The Mini Mental State Examination (MMSE), another commonly used cognitive screener, has diminished diagnostic utility in ethnic minorities (Rossetti et al., 2017). Tappen et al. (2012) suggested that the combination of screening measures, such as the MMSE and Functional Activities Questionnaire, may reduce cultural bias when compared to the MMSE alone. These findings have been supported by Gonzalez et al. (2021) with improvement in diagnostic accuracy and equity when combining a cognitive screener with a functional status assessment. Overall, the evaluation of racial and cultural influences on cognitive screeners is largely understudied (Driscoll & Shaikh, 2017; Rossetti et al., 2017; Sink et al., 2015).

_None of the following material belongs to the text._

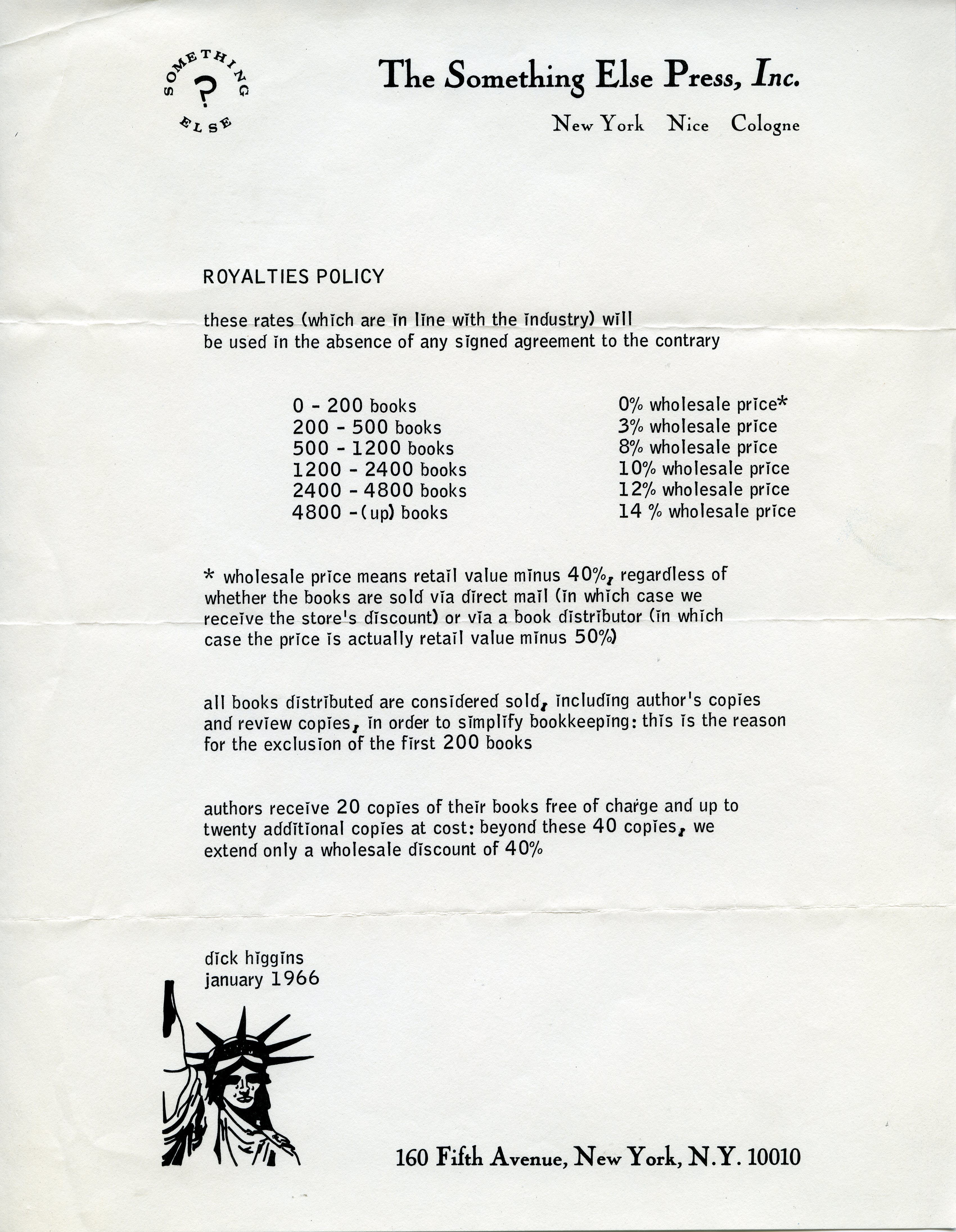 Something Else Press Royalties Policy, 1966. Collection of the Ray Johnson Estate at Richard L. Feigen & Co., New York.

Accuracy and sensitivity have generally been found to be low in cognitive screeners – a finding that is supported by the results of this study. Inadequate classification accuracy can cause false positives leading to over-diagnosis and psychological distress (Roebuck-Spencer et al., 2017). Similarly, false negatives may result in missed opportunities for early intervention. The poor sensitivity observed in this study highlights that the use of the MoCA alone would miss 15.8% of participants with true cognitive impairment. Some factors that alter classification accuracy include disease severity, setting, education, and adopted cutoffs (Molnar et al., 2020). Sensitivity, specificity, predictive values, and likelihood ratios are not fixed and vary across studies as a result of the aforementioned factors. In clinical trials, high specificity is preferred over high sensitivity in order to decrease the chance of false positive errors (Dodge et al., 2020); therefore, it will be important for these cutoff scores to be reassessed in other samples.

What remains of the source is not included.